Além disso, a competência para eventual processo e julgamento de questões afetas a esse tema pertence à justiça estadual.

Adicione-se a tudo isso, o fato de que os relatos produzidos pelo delator em relação a indivíduos com foro especial, foram descartados pela Procuradoria-Geral da República.
Chama a atenção, por fim, a realização espetaculosa de busca e apreensão com denúncia já ofertada, com cobertura midiática tantas vezes usada pela Lava Jato, de modo a promover a condenação prévia dos investigados, exemplo típico de pirotecnia processual.

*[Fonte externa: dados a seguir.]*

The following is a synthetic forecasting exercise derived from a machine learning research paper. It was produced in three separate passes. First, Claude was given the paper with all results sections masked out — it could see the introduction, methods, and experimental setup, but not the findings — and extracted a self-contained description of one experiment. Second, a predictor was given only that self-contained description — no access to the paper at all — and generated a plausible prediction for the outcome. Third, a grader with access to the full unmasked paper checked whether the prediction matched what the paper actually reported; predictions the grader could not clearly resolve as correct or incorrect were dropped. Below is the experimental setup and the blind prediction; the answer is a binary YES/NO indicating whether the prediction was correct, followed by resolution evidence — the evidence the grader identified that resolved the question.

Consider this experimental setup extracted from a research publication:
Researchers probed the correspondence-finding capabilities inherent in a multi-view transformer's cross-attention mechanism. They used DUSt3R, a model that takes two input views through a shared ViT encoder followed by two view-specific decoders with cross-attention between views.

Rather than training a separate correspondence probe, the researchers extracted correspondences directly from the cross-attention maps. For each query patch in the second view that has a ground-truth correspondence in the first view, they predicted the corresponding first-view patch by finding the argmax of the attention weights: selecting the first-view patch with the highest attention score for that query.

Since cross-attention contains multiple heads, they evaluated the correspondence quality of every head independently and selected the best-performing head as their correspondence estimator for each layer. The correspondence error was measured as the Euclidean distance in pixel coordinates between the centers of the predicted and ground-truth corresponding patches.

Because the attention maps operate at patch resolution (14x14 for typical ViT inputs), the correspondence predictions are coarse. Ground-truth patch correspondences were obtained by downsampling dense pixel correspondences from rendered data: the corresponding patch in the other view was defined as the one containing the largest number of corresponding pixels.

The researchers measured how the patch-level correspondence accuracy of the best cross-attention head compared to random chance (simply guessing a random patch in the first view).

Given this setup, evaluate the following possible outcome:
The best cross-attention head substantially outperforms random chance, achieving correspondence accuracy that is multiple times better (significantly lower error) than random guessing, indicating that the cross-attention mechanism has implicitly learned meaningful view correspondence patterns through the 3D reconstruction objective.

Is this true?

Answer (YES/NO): YES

O combate ao crime não prescinde do respeito às formas jurídicas. Os melhores fins não justificam quaisquer meios. O devido processo legal e a presunção da inocência devem sempre prevalecer. Só há legitimidade na persecução penal caso estejam presentes as garantias constitucionais dos investigados e réus.

A criminalização do exercício da advocacia e a estigmatização prévia de acusados são intoleráveis e revelam a degradação da democracia e do Estado de direito. Havendo investigações relacionadas a condutas de advogados, estás devem observar os limites legais e jamais deteriorar a integridade da profissão e de suas prerrogativas.

Sem advocacia livre e respeitada em suas prerrogativas, não pode haver justiça.